In a notification signed by Cardinal William Levada and approved March 16 by Pope Benedict, the congregation said the book “is not in conformity with the teaching of the Church.”
It “cannot be used as a valid expression of Catholic teaching, either in counseling and formation, or in ecumenical and interreligious dialogue,” the notification said.
Farley said in a June 4 statement that she feared that the notification “— while clear in its conclusions – misrepresents (perhaps unwittingly) the aims of my work and the nature of it as a proposal that might be in service of, not against, the Church and its faithful people.”
“I do not dispute the judgment that some of the positions contained (in the book) are not in accord with current official Catholic teaching,” she said.

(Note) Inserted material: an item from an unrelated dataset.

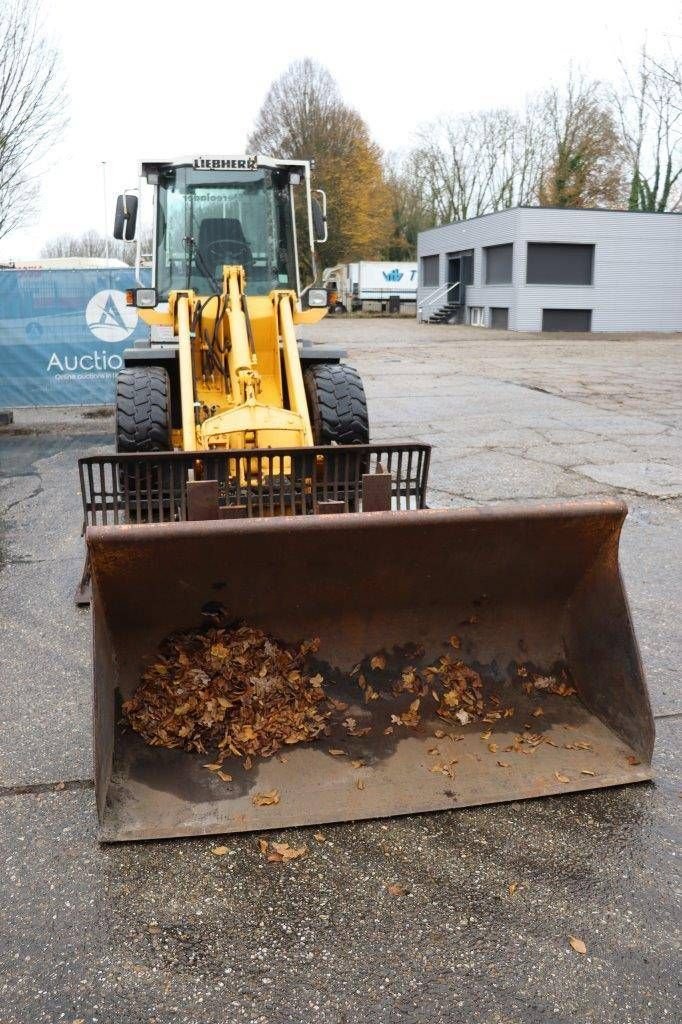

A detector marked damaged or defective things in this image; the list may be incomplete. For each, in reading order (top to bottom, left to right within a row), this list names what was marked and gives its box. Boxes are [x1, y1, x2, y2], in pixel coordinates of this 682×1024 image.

cracked asphalt [1, 323, 679, 1024]
rusty steel bucket [87, 499, 651, 843]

However, the book was not intended to express Catholic moral teaching nor was it aimed against that teaching, she said. “It is of a different genre altogether.”
The book “was designed to help people, especially Christians but also others, to think through their questions about human sexuality,” she said.
Farley is the Gilbert L. Stark professor emerita of Christian ethics at Yale University Divinity School, and is also a past president of both the Catholic Theological Society of America and the Society of Christian Ethics.
The Vatican notification says the congregation first wrote to Farley about its concerns more than two years ago.
Urged to “correct the unacceptable theses contained in her book,” Farley sent responses in 2010 and 2011 that “did not adequately clarify the (book’s) grave problems.”